Cuba condena “ataque criminoso” dos EUA contra a Venezuela

# EUA realizam ataque militar contra Venezuela e capturam Nicolás Maduro

Os Estados Unidos conduziram uma operação militar em larga escala contra a Venezuela na madrugada deste sábado, confirmou o presidente americano Donald Trump. A ação resultou na captura de Nicolás Maduro, presidente venezuelano, que foi retirado do país junto com sua esposa, Cilia Flores, segundo anúncio do governo americano.

As explosões começaram por volta das 2h da manhã, horário local, atingindo a capital Caracas e os estados de Miranda, Aragua e La Guaira. Testemunhas relataram pelo menos sete explosões em um intervalo inferior a meia hora, acompanhadas pelo som de aeronaves militares sobrevoando a região em baixa altitude. Moradores descreveram tremores em bairros residenciais, colunas de fumaça de grandes proporções e correria pelas ruas. Diversas áreas de Caracas ficaram sem energia elétrica, especialmente nas proximidades da base aérea de La Carlota.

O governo venezuelano denunciou a operação como uma “gravíssima agressão militar” perpetrada pelos Estados Unidos contra o território e a população venezuelanas.

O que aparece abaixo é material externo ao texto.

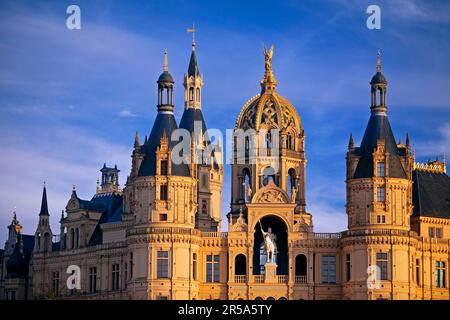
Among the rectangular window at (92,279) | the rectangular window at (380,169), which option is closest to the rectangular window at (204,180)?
the rectangular window at (92,279)

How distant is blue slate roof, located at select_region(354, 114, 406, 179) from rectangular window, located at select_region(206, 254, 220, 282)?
15.5 meters

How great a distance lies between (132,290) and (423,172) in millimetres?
32184

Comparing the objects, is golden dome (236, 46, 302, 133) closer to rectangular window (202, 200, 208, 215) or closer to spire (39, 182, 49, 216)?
rectangular window (202, 200, 208, 215)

Segundo as autoridades de Caracas, os ataques atingiram áreas civis e instalações estratégicas, incluindo o Forte Tiuna, um dos principais complexos militares do país, bases aéreas, o porto da capital e residências de autoridades. O governo declarou imediatamente estado de emergência e ativou planos de mobilização nacional de defesa.

Trump descreveu a operação como uma “operação brilhante” e marcou uma coletiva de imprensa em sua residência em Palm Beach, na Flórida, para apresentar detalhes da ofensiva. Segundo autoridades americanas, a captura de Maduro visa levá-lo a julgamento por acusações criminais nos Estados Unidos. Os EUA haviam oferecido uma recompensa de 50 milhões de dólares por informações que levassem à prisão do presidente venezuelano, acusado de administrar um “narcoestado” e de fraudar a eleição presidencial de 2024.

O chanceler venezuelano Yván Gil solicitou imediatamente uma reunião urgente do Conselho de Segurança da Nações Unidas. O governo de Caracas formalizou denúncias contra os Estados Unidos, alegando violação flagrante da Carta das Nações Unidas, particularmente dos artigos que consagram o respeito à soberania e a proibição do uso da força entre nações. Caracas argumentou que o objetivo da agressão seria apoderar-se de recursos estratégicos, particularmente petróleo e minerais.

A Administração Federal de Aviação dos Estados Unidos proibiu que aeronaves americanas operem no espaço aéreo da Venezuela, citando riscos de segurança associados à atividade militar em curso. O vice-presidente venezuelano Delcy Rodriguez informou que o paradeiro de Maduro permanece desconhecido pelo governo local.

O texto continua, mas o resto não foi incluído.